Porém, o autor destaca que, por vezes, a distopia foi confundida com a antiutopia. Cabe, aqui,
assinalar esse ponto, sobretudo, porque a diferenciação dessas duas antinomias é fundamental para
o objetivo deste trabalho. Para Moylan, enquanto a antiutopia se configura como uma rejeição à
utopia, a distopia - embora apresente uma visão negativa do lugar de ação das personagens na
narrativa - não tem seu elo com a utopia destronado, conforme demonstrarei na próxima seção. Na
realidade, a distopia impele a utopia. Essa distopia-utopia é bem demonstrada por Ildney
Cavalcanti, no artigo “Distopia feminista contemporânea: um mito e uma figura”, ao afirmar:
As distopias feministas desenham infernos patriarcais de opressão, discriminação e
violência contra mulheres, mapeando assim a sociedade contemporânea. Ao
mesmo tempo, e revelando sua natureza ambígua, essas ficções expressam de
forma importante desejos e esperanças utópicos pertinentes às mulheres
(CAVALCANTI, 2003, p. 338).
A pesquisadora analisa esses infernos patriarcais em produções de escritoras de língua
inglesa, como Angela Carter, Margaret Atwood, Sezette Elgin e Charnas. Mas eles também podem
ser visualizados nos contos de fadas contemporâneos da escritora Marina Colasanti4. Em Debaixo
da pele, a lua, uma narrativa em terceira pessoa, onisciente, é apresentada uma personagem
feminina inominada - como é frequente nos contos da autora -, descrita, já no primeiro parágrafo, da
seguinte maneira:
Chegado o tempo, uma moça se fez mulher. Mulher não como as outras, porém.

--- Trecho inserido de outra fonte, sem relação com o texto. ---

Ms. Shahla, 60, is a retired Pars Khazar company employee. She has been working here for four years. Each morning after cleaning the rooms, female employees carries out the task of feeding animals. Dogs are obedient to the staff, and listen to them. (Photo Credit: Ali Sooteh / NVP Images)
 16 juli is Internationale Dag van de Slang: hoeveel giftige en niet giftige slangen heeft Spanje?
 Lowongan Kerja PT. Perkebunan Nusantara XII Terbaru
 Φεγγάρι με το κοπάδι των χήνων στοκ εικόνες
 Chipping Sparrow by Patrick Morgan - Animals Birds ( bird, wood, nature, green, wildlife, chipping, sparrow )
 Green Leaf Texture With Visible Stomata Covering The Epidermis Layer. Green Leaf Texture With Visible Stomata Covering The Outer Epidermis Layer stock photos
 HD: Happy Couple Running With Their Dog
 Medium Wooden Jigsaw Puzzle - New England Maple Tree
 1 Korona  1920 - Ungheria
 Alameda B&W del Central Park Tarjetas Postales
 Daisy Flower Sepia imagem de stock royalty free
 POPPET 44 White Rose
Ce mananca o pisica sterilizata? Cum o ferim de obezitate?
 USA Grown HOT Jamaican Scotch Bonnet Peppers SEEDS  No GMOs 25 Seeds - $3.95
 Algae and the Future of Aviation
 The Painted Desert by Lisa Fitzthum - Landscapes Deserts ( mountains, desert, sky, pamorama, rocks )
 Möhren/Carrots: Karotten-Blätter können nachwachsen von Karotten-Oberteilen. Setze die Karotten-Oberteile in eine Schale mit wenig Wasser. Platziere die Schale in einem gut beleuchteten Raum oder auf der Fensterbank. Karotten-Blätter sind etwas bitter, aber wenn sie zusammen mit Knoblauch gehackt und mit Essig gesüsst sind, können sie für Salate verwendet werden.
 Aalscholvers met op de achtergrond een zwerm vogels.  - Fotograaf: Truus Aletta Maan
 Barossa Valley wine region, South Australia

Tão clara a sua pele! E por baixo dessa pele, vinda da própria carne, uma
luminosidade que aflorava em certos dias, e nos seguintes se intensificava, dia a
dia, luz a luz, até alcançar o esplendor de tantas chamas frias, de tantas imóveis
estrelas. Então, os cabelos da mulher se faziam mais cheios, leite gotejava dos seus
seios, e as bacias e as tinas da sua casa transbordavam (COLASANTI, 1997, p. 46,
grifo meu).
4 É importante esclarecer que tanto os estudos de Cavalcanti quanto os de Moylan, sobre distopias, enfocam obras
especulativas. Neste trabalho, aproprio-me dessa teoria na abordagem de contos de fadas contemporâneos,
interseccionando a ecocrítica feminista e os estudos da utopia.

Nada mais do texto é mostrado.